Marx and the Malthusian system

Rakesh Bhandari bhandari at phoenix.Princeton.EDU
Sun Aug 16 13:24:15 PDT 1998



>
> I believe that Marx (i) didn't like Malthus, and explicitly rejected
> Malthusian arguments; but (ii) nevertheless retained large components of
> the Malthusian system and its conclusions in his mind as a poorly-digested
> lump of ideas and concepts...
> Brad DeLong

In his The Dilemmas of Laissez Faire Population Policy in Capitalist Societies: When the Invisible Hand Controls Population (as all Linder's invaluable Greenwood books, this one sells for well over $50), Marc Linder takes up this question in the chapter "Was Marx a Cyrpto Malthusian:

"It was not the case that Marx believed that small proletarian families would eliminate capitalist proverty or the proletariat for that matter; nor washe of the opinion that the correctness of Malthus's population theory and the availability of contraceptive methods had to be withheld from the working class lest its class consciousness be jeopardized. On the contrrary: the whole thrust of Marx's theory of the industrial reserve army was that the process of capital accumulation was relatively immune to the problem of 'natural' underpopulation because it had its own methods for creating surplus labor, which reinstated the proletarian condition regardless of the size of working class familiies."

At the same time, Linder recognizes confusions and problems in Marx's population theory, e.g., "A contentious theoretical question arises here as towhether Marx's alleged proclivity to take population growth for granted fatally undermines his claim that the processes sustaining the capitalist reserve army of the unemployed operate indepedently of absolute increases in population."

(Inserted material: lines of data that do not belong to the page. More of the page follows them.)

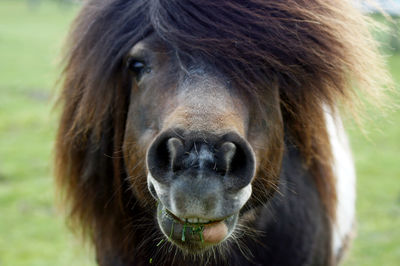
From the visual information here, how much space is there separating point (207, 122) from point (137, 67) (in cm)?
71

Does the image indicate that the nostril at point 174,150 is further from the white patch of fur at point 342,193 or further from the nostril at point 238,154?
the white patch of fur at point 342,193

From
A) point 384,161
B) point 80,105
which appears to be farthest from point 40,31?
point 80,105

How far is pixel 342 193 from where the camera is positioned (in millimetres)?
3824

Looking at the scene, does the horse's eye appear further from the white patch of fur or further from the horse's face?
the white patch of fur

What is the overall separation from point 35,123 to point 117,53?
10.9 metres

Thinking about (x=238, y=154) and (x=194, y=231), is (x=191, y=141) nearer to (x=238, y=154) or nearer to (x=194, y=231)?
(x=238, y=154)

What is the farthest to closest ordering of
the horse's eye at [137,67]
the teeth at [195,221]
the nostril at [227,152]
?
the horse's eye at [137,67]
the teeth at [195,221]
the nostril at [227,152]

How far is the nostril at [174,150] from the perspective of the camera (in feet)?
6.10

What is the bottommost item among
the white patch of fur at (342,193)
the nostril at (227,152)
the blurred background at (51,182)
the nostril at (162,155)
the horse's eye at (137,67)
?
the blurred background at (51,182)

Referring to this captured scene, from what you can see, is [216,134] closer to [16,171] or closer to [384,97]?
[384,97]

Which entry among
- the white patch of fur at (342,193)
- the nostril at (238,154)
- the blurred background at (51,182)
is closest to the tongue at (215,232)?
the nostril at (238,154)

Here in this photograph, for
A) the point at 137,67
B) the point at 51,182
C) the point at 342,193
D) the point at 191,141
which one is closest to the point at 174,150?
the point at 191,141

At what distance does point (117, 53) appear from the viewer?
101 inches

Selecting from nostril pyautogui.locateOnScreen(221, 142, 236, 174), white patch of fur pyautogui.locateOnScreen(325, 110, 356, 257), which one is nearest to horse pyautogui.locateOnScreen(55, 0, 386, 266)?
nostril pyautogui.locateOnScreen(221, 142, 236, 174)
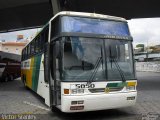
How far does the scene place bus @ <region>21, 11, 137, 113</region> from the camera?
8570 millimetres

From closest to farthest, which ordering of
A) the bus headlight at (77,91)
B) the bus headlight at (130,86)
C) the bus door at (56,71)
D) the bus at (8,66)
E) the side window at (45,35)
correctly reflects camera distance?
the bus headlight at (77,91) < the bus door at (56,71) < the bus headlight at (130,86) < the side window at (45,35) < the bus at (8,66)

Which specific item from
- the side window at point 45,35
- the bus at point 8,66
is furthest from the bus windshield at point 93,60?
the bus at point 8,66

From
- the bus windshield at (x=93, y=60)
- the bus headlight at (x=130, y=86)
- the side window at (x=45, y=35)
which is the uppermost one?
the side window at (x=45, y=35)

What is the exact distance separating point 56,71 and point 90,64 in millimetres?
1135

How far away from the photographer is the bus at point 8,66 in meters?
28.6

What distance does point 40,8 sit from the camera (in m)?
27.0

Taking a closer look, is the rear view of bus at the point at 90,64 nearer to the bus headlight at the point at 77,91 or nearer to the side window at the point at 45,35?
the bus headlight at the point at 77,91

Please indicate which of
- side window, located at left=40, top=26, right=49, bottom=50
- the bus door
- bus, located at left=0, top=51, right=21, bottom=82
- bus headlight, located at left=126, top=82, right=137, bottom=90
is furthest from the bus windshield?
bus, located at left=0, top=51, right=21, bottom=82

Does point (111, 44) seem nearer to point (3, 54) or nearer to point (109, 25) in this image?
point (109, 25)

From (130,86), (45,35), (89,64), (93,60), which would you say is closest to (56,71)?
(89,64)

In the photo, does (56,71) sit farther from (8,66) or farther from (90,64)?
(8,66)

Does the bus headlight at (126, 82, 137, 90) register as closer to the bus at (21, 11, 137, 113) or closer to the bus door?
the bus at (21, 11, 137, 113)

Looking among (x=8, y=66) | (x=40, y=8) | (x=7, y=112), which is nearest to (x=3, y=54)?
(x=8, y=66)

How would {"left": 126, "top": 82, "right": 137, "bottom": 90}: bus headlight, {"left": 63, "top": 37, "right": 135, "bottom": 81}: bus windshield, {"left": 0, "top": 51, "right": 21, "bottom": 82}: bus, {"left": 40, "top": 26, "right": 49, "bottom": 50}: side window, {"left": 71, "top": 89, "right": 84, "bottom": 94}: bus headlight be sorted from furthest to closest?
{"left": 0, "top": 51, "right": 21, "bottom": 82}: bus, {"left": 40, "top": 26, "right": 49, "bottom": 50}: side window, {"left": 126, "top": 82, "right": 137, "bottom": 90}: bus headlight, {"left": 63, "top": 37, "right": 135, "bottom": 81}: bus windshield, {"left": 71, "top": 89, "right": 84, "bottom": 94}: bus headlight
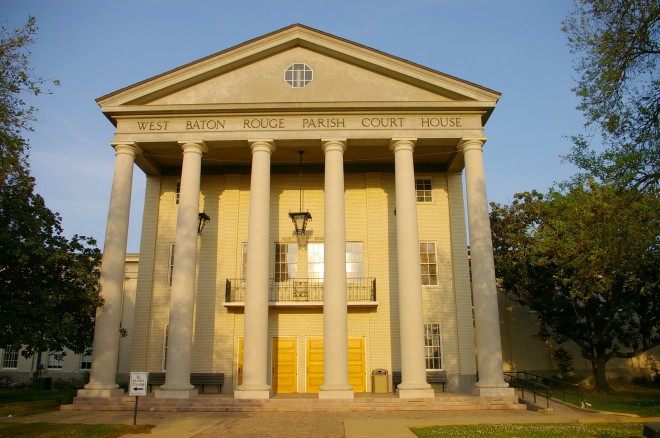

And he considers the charge that "Marx was committed to an 'implicit Malthusian theory of population,' which blinded him to the 'fact of mass progress..[which]made men rethinkthe calculus of having children' by means of a non Malthusian check on the birth rate."

And in full agreement with Brad and Barkley, David Harvey has written, as quoted by Linder: "When it comes to features promoting a high rate of birth (early age marriages, rising birth rates, etc) Marx does not read very differently from Malthus...Marx seems to be trapped in the same general swamp of ignorance with respect to the process of reproduction of labor power as were his contemporaries."

best, rakesh

ps a couple of works on demography intended for general discussion recently published include WW Rostow, THe Great Population Spike and Michael Teitelbaum A Question of Numbers.